------ Data records ------

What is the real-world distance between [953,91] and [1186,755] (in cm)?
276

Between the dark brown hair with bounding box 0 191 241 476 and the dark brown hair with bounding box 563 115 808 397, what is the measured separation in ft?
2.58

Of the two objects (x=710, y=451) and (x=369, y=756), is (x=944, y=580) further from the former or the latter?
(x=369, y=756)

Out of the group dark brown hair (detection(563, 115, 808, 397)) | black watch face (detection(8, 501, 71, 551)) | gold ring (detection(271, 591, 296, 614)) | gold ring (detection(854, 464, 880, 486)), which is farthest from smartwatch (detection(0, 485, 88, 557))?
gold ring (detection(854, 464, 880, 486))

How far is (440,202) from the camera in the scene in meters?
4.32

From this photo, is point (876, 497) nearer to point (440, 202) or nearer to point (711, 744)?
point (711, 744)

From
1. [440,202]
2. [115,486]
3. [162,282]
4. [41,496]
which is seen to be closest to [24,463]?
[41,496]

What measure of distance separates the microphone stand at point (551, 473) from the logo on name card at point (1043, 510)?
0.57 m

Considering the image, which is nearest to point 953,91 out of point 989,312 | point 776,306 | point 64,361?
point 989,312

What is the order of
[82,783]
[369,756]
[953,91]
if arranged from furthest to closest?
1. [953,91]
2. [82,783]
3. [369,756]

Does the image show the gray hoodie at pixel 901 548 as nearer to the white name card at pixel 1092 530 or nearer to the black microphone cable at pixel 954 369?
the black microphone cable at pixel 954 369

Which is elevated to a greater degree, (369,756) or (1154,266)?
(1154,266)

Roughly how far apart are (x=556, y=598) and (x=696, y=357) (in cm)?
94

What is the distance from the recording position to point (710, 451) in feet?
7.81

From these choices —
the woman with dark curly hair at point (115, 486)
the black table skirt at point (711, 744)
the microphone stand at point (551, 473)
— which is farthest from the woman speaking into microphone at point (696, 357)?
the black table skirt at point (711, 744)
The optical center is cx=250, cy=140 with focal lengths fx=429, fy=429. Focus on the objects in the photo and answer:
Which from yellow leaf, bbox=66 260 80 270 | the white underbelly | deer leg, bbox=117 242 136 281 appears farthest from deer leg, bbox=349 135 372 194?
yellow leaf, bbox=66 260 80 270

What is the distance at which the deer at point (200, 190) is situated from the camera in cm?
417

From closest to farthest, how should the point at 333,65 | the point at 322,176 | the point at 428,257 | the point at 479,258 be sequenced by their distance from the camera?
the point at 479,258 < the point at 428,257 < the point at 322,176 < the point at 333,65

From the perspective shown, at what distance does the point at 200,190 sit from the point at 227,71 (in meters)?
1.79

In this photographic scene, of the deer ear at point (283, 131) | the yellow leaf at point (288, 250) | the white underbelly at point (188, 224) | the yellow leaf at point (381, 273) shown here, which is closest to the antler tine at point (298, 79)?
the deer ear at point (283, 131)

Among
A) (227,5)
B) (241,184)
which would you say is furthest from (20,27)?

------

- [Problem details]:
Print every one of the items above verbatim, keeping the original order, wording, and line breaks.

- [The completed task]:
What is the real-world distance between [953,91] and [1186,755] (in cm)?
276

Between the dark brown hair with bounding box 0 191 241 476 and the dark brown hair with bounding box 563 115 808 397, what is the measured separation in ft?
2.58

Of the two objects (x=710, y=451) and (x=369, y=756), is (x=944, y=580) further from the former or the latter?
(x=369, y=756)

Out of the group dark brown hair (detection(563, 115, 808, 397)) | black watch face (detection(8, 501, 71, 551)) | gold ring (detection(271, 591, 296, 614)) | gold ring (detection(854, 464, 880, 486)), which is farthest from smartwatch (detection(0, 485, 88, 557))?
gold ring (detection(854, 464, 880, 486))

How far is (440,202) from the camera in the scene in meters?
4.32

From this photo, is point (876, 497) nearer to point (440, 202) or nearer to point (711, 744)?
point (711, 744)

From
1. [440,202]
2. [115,486]
3. [162,282]
4. [41,496]
which is seen to be closest to [24,463]?
[41,496]

What measure of distance separates the microphone stand at point (551, 473) from the logo on name card at point (1043, 510)?
0.57 m

Considering the image, which is nearest to point 953,91 out of point 989,312 | point 776,306 | point 64,361?
point 989,312

What is the order of
[82,783]
[369,756]
[953,91]
if arranged from furthest to closest?
1. [953,91]
2. [82,783]
3. [369,756]

Does the image show the gray hoodie at pixel 901 548 as nearer to the white name card at pixel 1092 530 or nearer to the black microphone cable at pixel 954 369?
the black microphone cable at pixel 954 369

Which is elevated to a greater degree, (369,756) or (1154,266)?
(1154,266)

Roughly how far apart are (x=556, y=598) and (x=696, y=357) (in cm)?
94

What is the distance from the recording position to point (710, 451) in feet?
7.81

From these choices —
the woman with dark curly hair at point (115, 486)
the black table skirt at point (711, 744)
the microphone stand at point (551, 473)
— which is farthest from the woman speaking into microphone at point (696, 357)?
the black table skirt at point (711, 744)
The optical center is cx=250, cy=140 with focal lengths fx=429, fy=429. Focus on the objects in the photo and answer:
Which from yellow leaf, bbox=66 260 80 270 | the white underbelly | deer leg, bbox=117 242 136 281 appears farthest from deer leg, bbox=349 135 372 194?
yellow leaf, bbox=66 260 80 270

What is the distance at which the deer at point (200, 190) is situated from the camera in cm?
417

From closest to farthest, how should the point at 333,65 | the point at 322,176 | the point at 428,257 | the point at 479,258 be sequenced by their distance from the camera?
the point at 479,258 < the point at 428,257 < the point at 322,176 < the point at 333,65

From the perspective shown, at what distance does the point at 200,190 sit from the point at 227,71 (in meters)?
1.79

In this photographic scene, of the deer ear at point (283, 131) | the yellow leaf at point (288, 250) | the white underbelly at point (188, 224) | the yellow leaf at point (381, 273) shown here, which is closest to the antler tine at point (298, 79)?
the deer ear at point (283, 131)

Among
A) (227,5)
B) (241,184)
which would you say is furthest from (20,27)?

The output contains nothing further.